### [Exercise material]
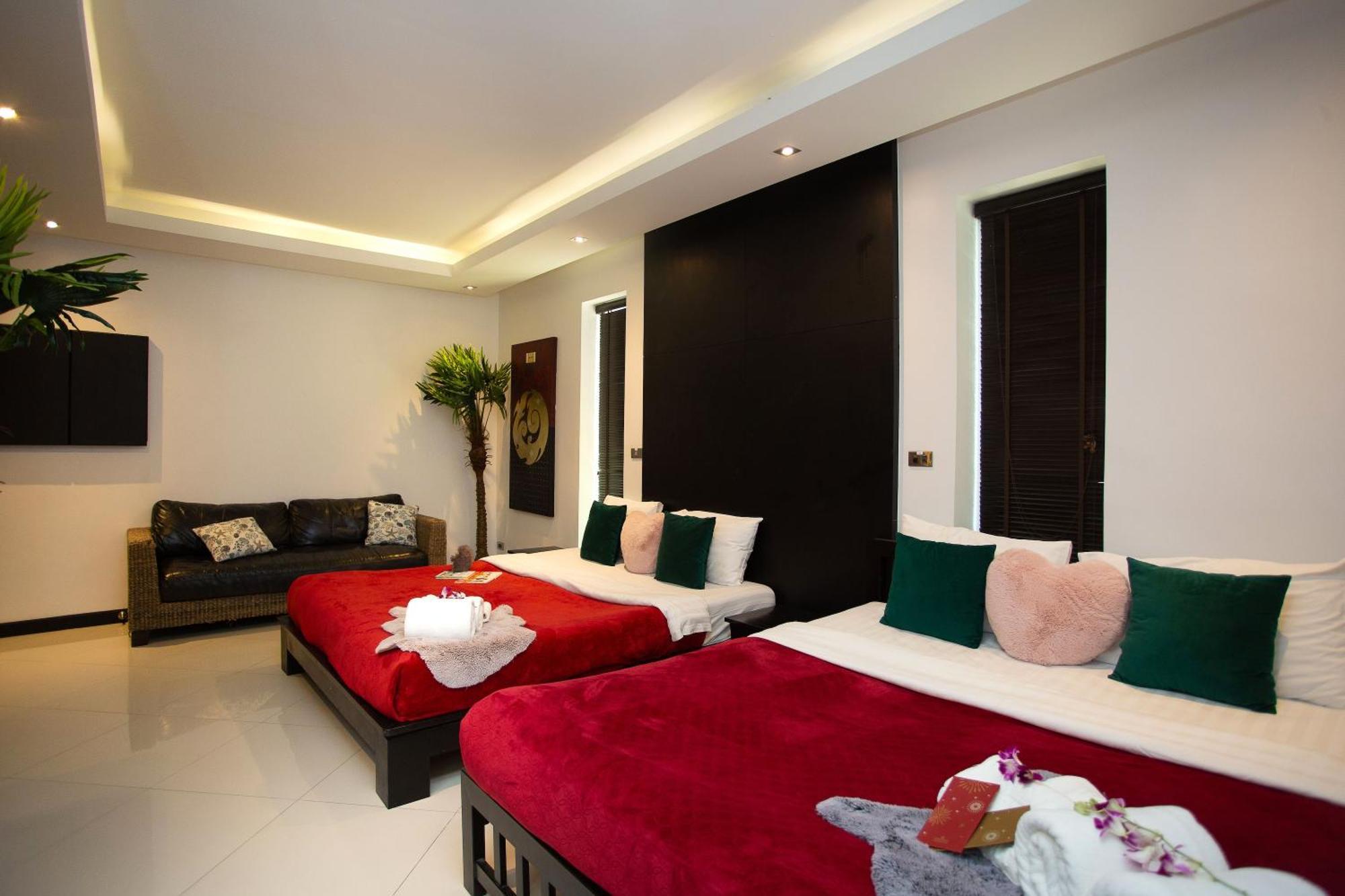 Grand Party Pool Villa Джомтиен Бийч Стая снимка
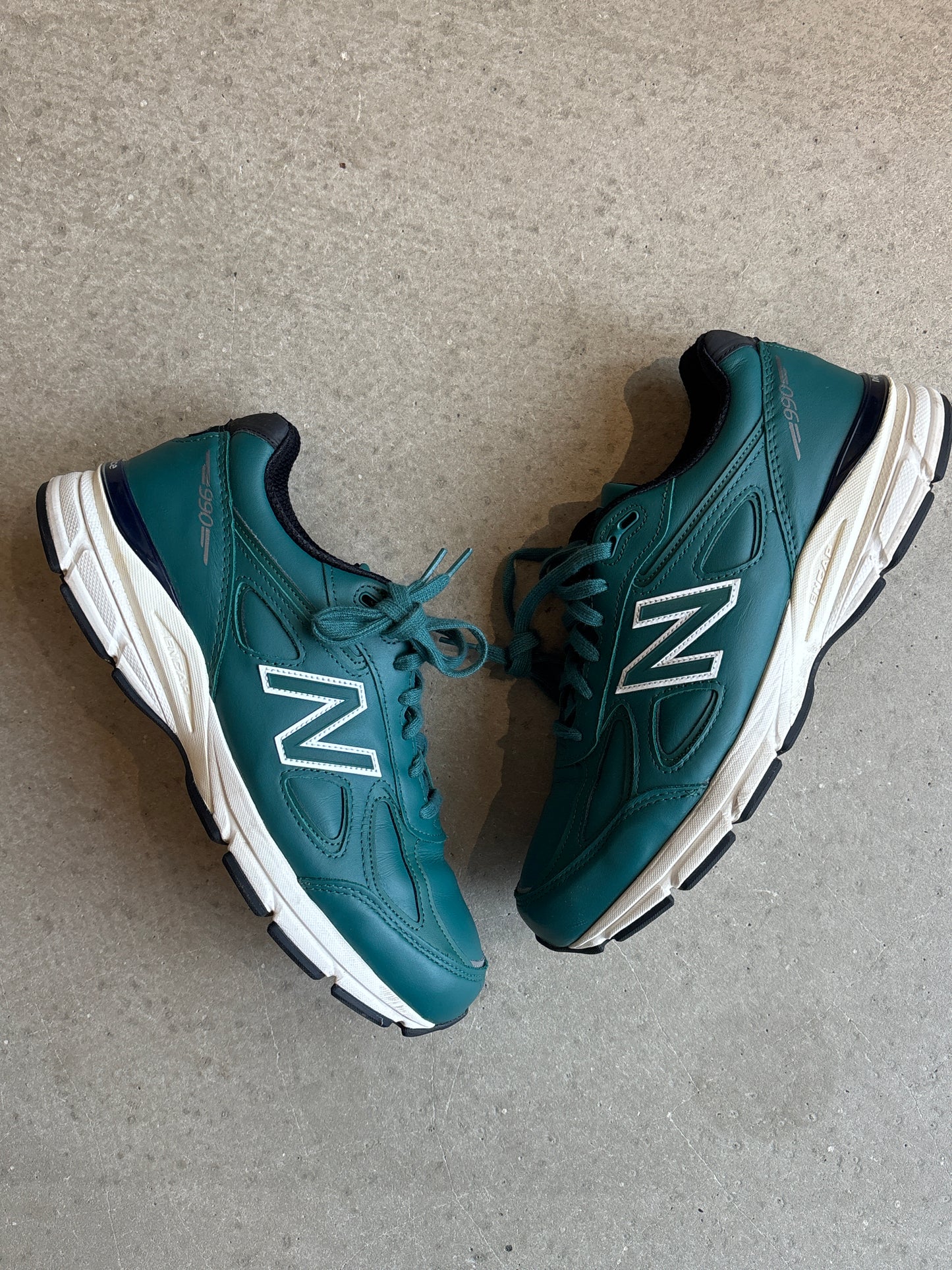 New Balance 990 v4 x Teddy Santis  USA 44,5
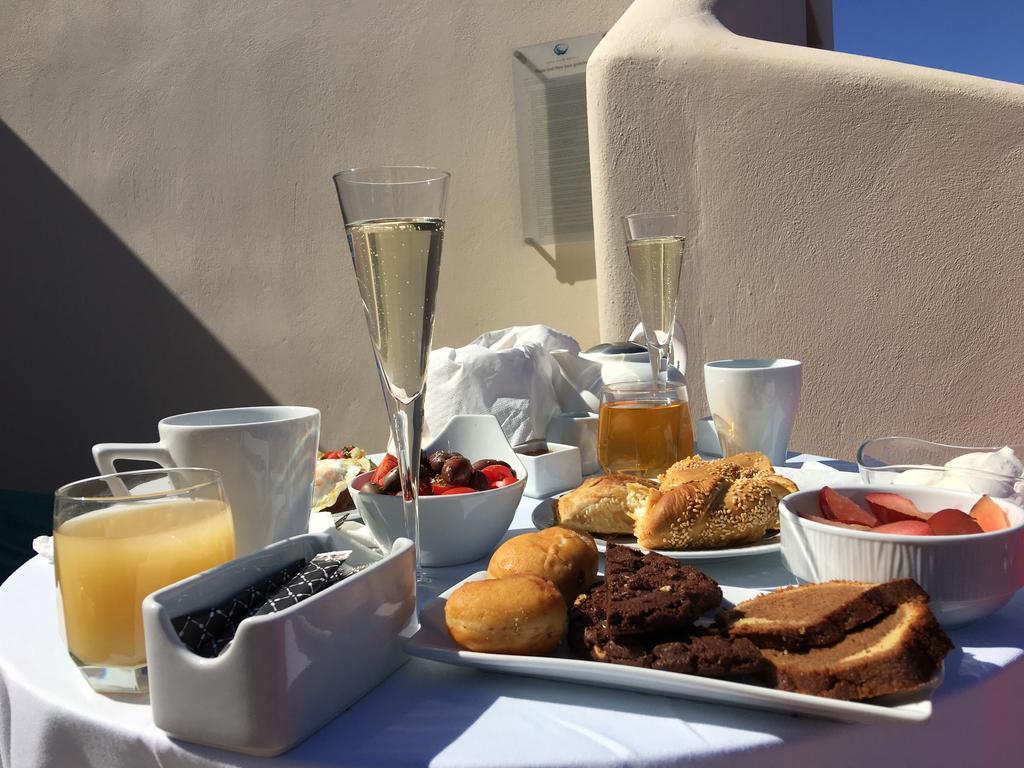 Art Hotel Santorini (Adults Only) Пиргос Экстерьер фото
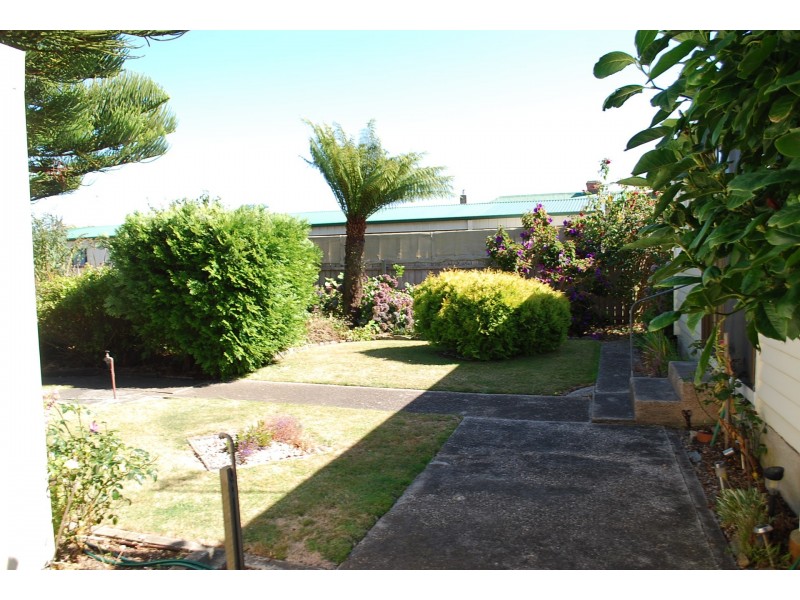 6 Hogg Street, Wynyard TAS 7325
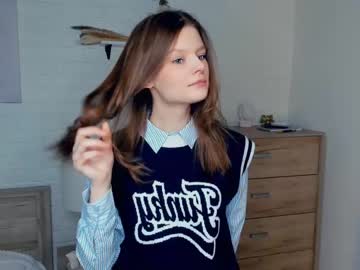 girl
        katy_best_ cam image #7081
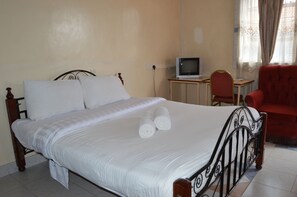 Kamar Single, Bebas Asap Rokok | Tempat tidur bayi gratis, tempat tidur lipat/tambahan, dan Wi-Fi gratis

### [About this task]
Could you extract the text from each of the records above, word for word, without including the pictures?

### [Task output]
 Grand Party Pool Villa Джомтиен Бийч Стая снимка
 New Balance 990 v4 x Teddy Santis  USA 44,5
 Art Hotel Santorini (Adults Only) Пиргос Экстерьер фото
 6 Hogg Street, Wynyard TAS 7325
 girl
        katy_best_ cam image #7081
 Kamar Single, Bebas Asap Rokok | Tempat tidur bayi gratis, tempat tidur lipat/tambahan, dan Wi-Fi gratis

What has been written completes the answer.